_EXERCISE SET:_
[A] Reproduce the passage of the perceptron gradient descent post from "We have a vector" to "Z))^T \right )$.", word for word.
[B] Continue the perceptron gradient descent post from the point where it ends.
-- Begin TEXT SEGMENT --
Gradient descent with Binary Cross-Entropy for single layer perceptron

by Henrique Andrade   Last Updated September 11, 2019 18:19 PM - source

I'm implementing a Single Layer Perceptron for binary classification in python. I'm using binary Cross-Entropy loss function and gradient descent.

The gradient descent is not converging, may be I'm doing it wrong. Here what I did:

We have a vector of weights $W = \begin{pmatrix} w_1, \dots, w_M \end{pmatrix}$, a matrix of $N$ samples $X = \begin{bmatrix} x_{11} & \dots & x_{N,1} \\ \vdots & \ddots & \vdots\\ x_{1M} & \dots & x_{NM} \end{bmatrix}$, with each column representing a sample, a sigmoid $\sigma(x) = \frac{1}{1 + e^{-x}}$ as activation function and vector of $N$ targets $Y = \begin{pmatrix} y_1, \dots, y_N \end{pmatrix}$.

On forward step we have $V = WX$ and the output is $Z = \sigma(V)$.

On backpropagation we update the weights as $W(n+1) = W(n) - \eta \frac{\partial L}{\partial W}$, where $L$ is the binary Cross-Entropy loss function: $L(Y, Z)-\frac{1}{N}\sum_{k = 1}^{N} y_k \log(z_k) + (1 - y_k) \log(1 - z_k)$. In matrix notation this function can be rewritten as $L(Y,Z) = -\frac{1}{N} \left (Y (\log(Z))^T + (1_N - Y) (\log(1_N - Z))^T \right )$.
-- End TEXT SEGMENT --
-- Begin MATERIAL PROVIDED --
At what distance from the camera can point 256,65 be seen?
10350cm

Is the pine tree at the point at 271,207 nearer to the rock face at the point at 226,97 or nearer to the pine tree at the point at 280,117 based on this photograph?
-- End MATERIAL PROVIDED --
_WRITTEN RESPONSES:_
[A]
We have a vector of weights $W = \begin{pmatrix} w_1, \dots, w_M \end{pmatrix}$, a matrix of $N$ samples $X = \begin{bmatrix} x_{11} & \dots & x_{N,1} \\ \vdots & \ddots & \vdots\\ x_{1M} & \dots & x_{NM} \end{bmatrix}$, with each column representing a sample, a sigmoid $\sigma(x) = \frac{1}{1 + e^{-x}}$ as activation function and vector of $N$ targets $Y = \begin{pmatrix} y_1, \dots, y_N \end{pmatrix}$.

On forward step we have $V = WX$ and the output is $Z = \sigma(V)$.

On backpropagation we update the weights as $W(n+1) = W(n) - \eta \frac{\partial L}{\partial W}$, where $L$ is the binary Cross-Entropy loss function: $L(Y, Z)-\frac{1}{N}\sum_{k = 1}^{N} y_k \log(z_k) + (1 - y_k) \log(1 - z_k)$. In matrix notation this function can be rewritten as $L(Y,Z) = -\frac{1}{N} \left (Y (\log(Z))^T + (1_N - Y) (\log(1_N - Z))^T \right )$.

[B]
I think that all is correct so far and may be I messed up on the derivates.

Applying chain rule: $\frac{\partial L}{\partial W} = \frac{\partial L}{\partial Z} \frac{\partial Z}{\partial V} \frac{\partial V}{\partial W}$

$\frac{\partial V}{\partial W}$ is straightforward: $\frac{\partial V}{\partial W} = X$.

$\frac{\partial Z}{\partial V} = \sigma '(V)$

$\frac{\partial L}{\partial Z} = -\frac{1}{N} \left (Y\begin{pmatrix}\frac{1}{z_1}, \dots, \frac{1}{z_N}\end{pmatrix}^T + (1_N - Y) \left (1_N - \begin{pmatrix}\frac{1}{z_1 - 1}, \dots, \frac{1}{z_N - 1}\end{pmatrix} \right )^T \right)$

So finally, $W(n+1) = W(n) - \eta \left( -\frac{1}{N} \left (Y\begin{pmatrix}\frac{1}{z_1}, \dots, \frac{1}{z_N}\end{pmatrix}^T + (1_N - Y) \left (1_N - \begin{pmatrix}\frac{1}{z_1 - 1}, \dots, \frac{1}{z_N - 1}\end{pmatrix} \right )^T \right) \sigma '(V) X \right)$

Are those derivates correct?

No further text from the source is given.